Study questions>
[A] In the passage about the bakery, who is in charge of the cakes?
[B] Transcribe the passage about the bakery from "Look for bread, pastries, cakes, cheese" to "and takeout orders.", inclusive.

Passage>
----

Look for bread, pastries, cakes, cheese plates, and more

After many sold-out pop-ups, pastry chef Abby Love’s highly anticipated bakery is finally opening in Dripping Springs. Abby Jane Bakeshop will open at 16604 Fitzhugh Road, within Texas grain facility Barton Springs Mill, on Thursday, January 21, for patio dine-in service and takeout orders.

Abby Jane Bakeshop will have a variety of breads and pastries on a rotating menu. That means challah, baguettes, croissants filled with chocolate from Austin chocolatier Srsly, and the “Queen P” — a kouign amann filled with a sweet pecan paste and topped with caramel. Head baker Pamela Thibodeaux will be in charge of cakes, available by-the-slice and as custom orders. There will also be a cold case with items like cheese plates, chicken salad, and smoked beet and rye berry salad, as well as wood-fired pizzas, from a margherita to a buffalo chickpea pizza.

The bakeshop will have espresso drinks made with beans from Austin coffee roaster Wild Gift, as well as beers, ciders, and wines from local producers like Lewis Wines and Roughhouse Brewing. Abby Jane will also carry some of Barton Springs Mill’s products for retail sale, as well as merch and a sourdough starter pack.

Display of breads
Breads from Abby Jane Bakeshop
Abby Jane Bakeshop [Official]
Three iced cinnamon rolls stacked on a plate on a wooden table
Cinnamon rolls from Abby Jane Bakeshop
Abby Jane Bakeshop [Official]
The citrus creme cake from Abby Jane Bakeshop
The citrus creme cake from Abby Jane Bakeshop
Abby Jane Bakeshop [Official]
Margherita pizza pulled from a wood fire oven
Pizza from Abby Jane Bakshop
Abby Jane Bakeshop [Official]
Woman with brown hair in an apron
Abby Love of Abby Jane Bakeshop
Abby Jane Bakeshop [Official]

Love focuses on using sustainable Texas products, and all of the baked goods are made with grains from Barton Springs Mill, which required some adjustments to her recipes. “The product we buy in stores is a shelf-stable part of the wheat berry that makes things tall, sweet, light, and fluffy,” she explains. Because Barton Springs implements a different milling process, “the flour is alive and, from harvest to harvest, it’s going to be a little different, which I think is an awesome challenge, but also requires a smaller scale and slower pace of things.”

----

Stored items:
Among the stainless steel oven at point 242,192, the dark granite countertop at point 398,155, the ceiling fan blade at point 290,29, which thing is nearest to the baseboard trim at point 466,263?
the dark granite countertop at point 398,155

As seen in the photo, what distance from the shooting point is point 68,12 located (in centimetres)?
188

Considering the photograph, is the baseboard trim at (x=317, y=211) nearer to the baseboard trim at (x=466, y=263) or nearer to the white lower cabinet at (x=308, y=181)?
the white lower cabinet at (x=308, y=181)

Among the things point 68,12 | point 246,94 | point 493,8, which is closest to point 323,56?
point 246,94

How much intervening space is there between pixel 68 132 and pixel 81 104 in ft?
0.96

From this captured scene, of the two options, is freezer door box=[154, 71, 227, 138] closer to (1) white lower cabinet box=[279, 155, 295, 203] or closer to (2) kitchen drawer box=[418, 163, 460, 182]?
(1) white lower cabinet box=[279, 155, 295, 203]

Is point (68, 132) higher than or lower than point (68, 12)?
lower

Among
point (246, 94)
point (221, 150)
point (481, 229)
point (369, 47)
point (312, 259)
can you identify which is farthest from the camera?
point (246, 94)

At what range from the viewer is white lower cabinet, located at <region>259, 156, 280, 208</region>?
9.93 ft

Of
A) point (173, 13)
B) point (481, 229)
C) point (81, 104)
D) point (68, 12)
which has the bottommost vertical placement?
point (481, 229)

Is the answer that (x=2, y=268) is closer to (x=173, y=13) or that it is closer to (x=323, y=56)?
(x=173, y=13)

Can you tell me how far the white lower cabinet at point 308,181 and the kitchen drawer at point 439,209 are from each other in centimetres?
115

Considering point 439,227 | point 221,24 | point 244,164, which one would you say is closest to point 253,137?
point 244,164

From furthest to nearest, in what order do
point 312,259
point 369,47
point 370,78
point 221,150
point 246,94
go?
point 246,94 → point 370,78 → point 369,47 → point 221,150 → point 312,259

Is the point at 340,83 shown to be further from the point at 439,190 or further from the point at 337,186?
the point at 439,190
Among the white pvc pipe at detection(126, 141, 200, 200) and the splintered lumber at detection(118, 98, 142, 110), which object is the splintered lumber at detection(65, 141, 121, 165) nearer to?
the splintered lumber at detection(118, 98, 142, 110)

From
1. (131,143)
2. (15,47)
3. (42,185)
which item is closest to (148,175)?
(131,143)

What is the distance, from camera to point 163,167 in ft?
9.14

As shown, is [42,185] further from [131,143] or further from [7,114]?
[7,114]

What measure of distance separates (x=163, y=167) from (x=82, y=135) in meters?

----

Task-by-task outputs>
[A] Head baker Pamela Thibodeaux.

[B]
Look for bread, pastries, cakes, cheese plates, and more

After many sold-out pop-ups, pastry chef Abby Love’s highly anticipated bakery is finally opening in Dripping Springs. Abby Jane Bakeshop will open at 16604 Fitzhugh Road, within Texas grain facility Barton Springs Mill, on Thursday, January 21, for patio dine-in service and takeout orders.